Zero-One Composite Optimization: Lyapunov Exact Penalty and a Globally Convergent Inexact Augmented Lagrangian Method

We consider the problem of minimizing the sum of a smooth function and a composition of a zero-one loss function with a linear operator, namely the zero-one composite optimization problem (0/1-COP). It has a vast body of applications, including the support vector machine (SVM), calcium dynamics fitting (CDF), one-bit compressive sensing (1-bCS), and so on. However, it remains challenging to design a globally convergent algorithm for the original model of 0/1-COP because of the nonconvex and discontinuous zero-one loss function. This paper aims to develop an inexact augmented Lagrangian method (IALM), in which the generated whole sequence converges to a local minimizer of 0/1-COP under reasonable assumptions.

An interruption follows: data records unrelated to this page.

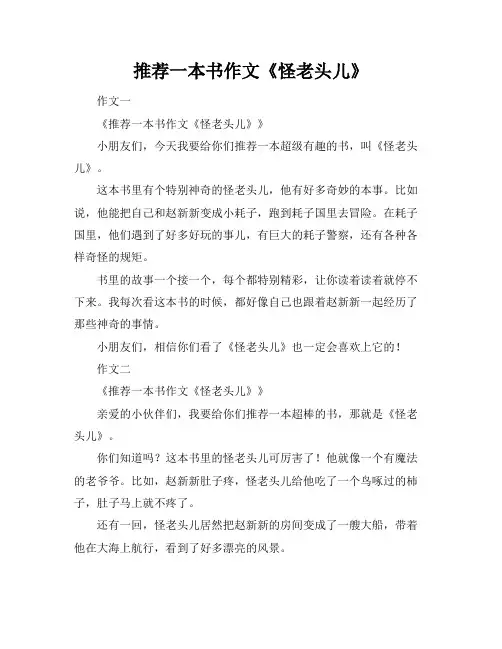 推荐一本书作文《怪老头儿》

作文一

《推荐一本书作文《怪老头儿》》

小朋友们，今天我要给你们推荐一本超级有趣的书，叫《怪老头儿》。

这本书里有个特别神奇的怪老头儿，他有好多奇妙的本事。比如说，他能把自己和赵新新变成小耗子，跑到耗子国里去冒险。在耗子国里，他们遇到了好多好玩的事儿，有巨大的耗子警察，还有各种各样奇怪的规矩。

书里的故事一个接一个，每个都特别精彩，让你读着读着就停不下来。我每次看这本书的时候，都好像自己也跟着赵新新一起经历了那些神奇的事情。

小朋友们，相信你们看了《怪老头儿》也一定会喜欢上它的！

作文二

《推荐一本书作文《怪老头儿》》

亲爱的小伙伴们，我要给你们推荐一本超棒的书，那就是《怪老头儿》。

你们知道吗？这本书里的怪老头儿可厉害了！他就像一个有魔法的老爷爷。比如，赵新新肚子疼，怪老头儿给他吃了一个鸟啄过的柿子，肚子马上就不疼了。

还有一回，怪老头儿居然把赵新新的房间变成了一艘大船，带着他在大海上航行，看到了好多漂亮的风景。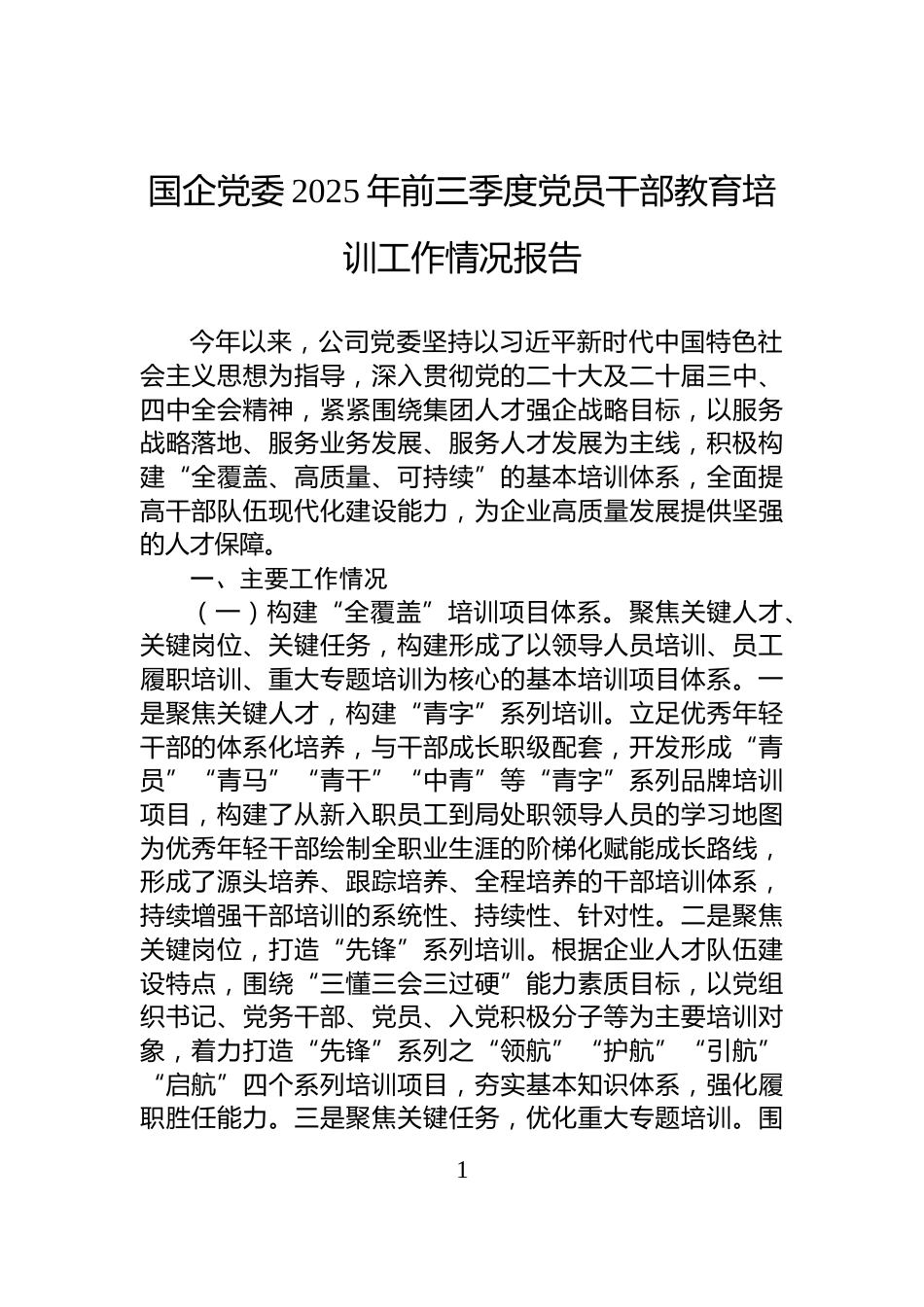 国企党委2025年前三季度党员干部教育培训工作情况报告

今年以来，公司党委坚持以习近平新时代中国特色社会主义思想为指导，深入贯彻党的二十大及二十届三中、四中全会精神，紧紧围绕集团人才强企战略目标，以服务战略落地、服务业务发展、服务人才发展为主线，积极构建“全覆盖、高质量、可持续”的基本培训体系，全面提高干部队伍现代化建设能力，为企业高质量发展提供坚强的人才保障。

一、主要工作情况

（一）构建“全覆盖”培训项目体系。聚焦关键人才、关键岗位、关键任务，构建形成了以领导人员培训、员工履职培训、重大专题培训为核心的基本培训项目体系。一是聚焦关键人才，构建“青字”系列培训。立足优秀年轻干部的体系化培养，与干部成长职级配套，开发形成“青员”“青马”“青干”“中青”等“青字”系列品牌培训项目，构建了从新入职员工到局处职领导人员的学习地图为优秀年轻干部绘制全职业生涯的阶梯化赋能成长路线，形成了源头培养、跟踪培养、全程培养的干部培训体系，持续增强干部培训的系统性、持续性、针对性。二是聚焦关键岗位，打造“先锋”系列培训。根据企业人才队伍建设特点，围绕“三懂三会三过硬”能力素质目标，以党组织书记、党务干部、党员、入党积极分子等为主要培训对象，着力打造“先锋”系列之“领航”“护航”“引航”“启航”四个系列培训项目，夯实基本知识体系，强化履职胜任能力。三是聚焦关键任务，优化重大专题培训。围

1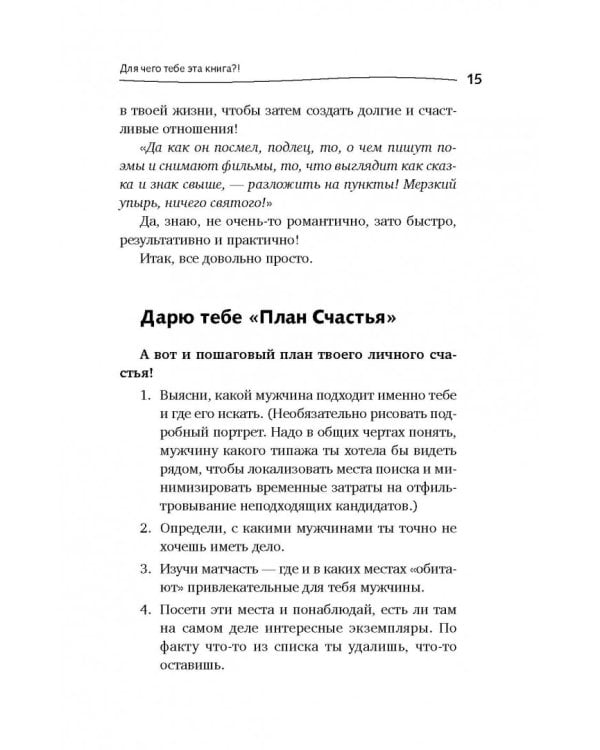 Для чего тебе эта книга?!

15

в твоей жизни, чтобы затем создать долгие и счастливые отношения!

«Да как он посмел, подлец, то, о чем пишут поэмы и снимают фильмы, то, что выглядит как сказка и знак свыше, — разложить на пункты! Мерзкий упырь, ничего святого!»

Да, знаю, не очень-то романтично, зато быстро, результативно и практично!

Итак, все довольно просто.

Дарю тебе «План Счастья»

А вот и пошаговый план твоего личного счастья!

1. Выясни, какой мужчина подходит именно тебе и где его искать. (Необязательно рисовать подробный портрет. Надо в общих чертах понять, мужчину какого типажа ты хотела бы видеть рядом, чтобы локализовать места поиска и минимизировать временные затраты на отфильтровывание неподходящих кандидатов.)

2. Определи, с какими мужчинами ты точно не хочешь иметь дело.

3. Изучи матчасть — где и в каких местах «обитают» привлекательные для тебя мужчины.

4. Посети эти места и понаблюдай, есть ли там на самом деле интересные экземпляры. По факту что-то из списка ты удалишь, что-то оставишь.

In the iteration process, IALM performs minimization on a Lyapunov function with an adaptively adjusted multiplier. The involved Lyapunov penalty subproblem is shown to admit the exact penalty theorem for 0/1-COP, provided that the multiplier is optimal in the sense of the proximal-type stationarity. An efficient zero-one Bregman alternating linearized minimization algorithm is also designed to achieve an approximate solution of the underlying subproblem in finite steps. Numerical experiments for handling SVM, CDF, and 1-bCS demonstrate the satisfactory performance of the proposed method in terms of solution accuracy and time efficiency.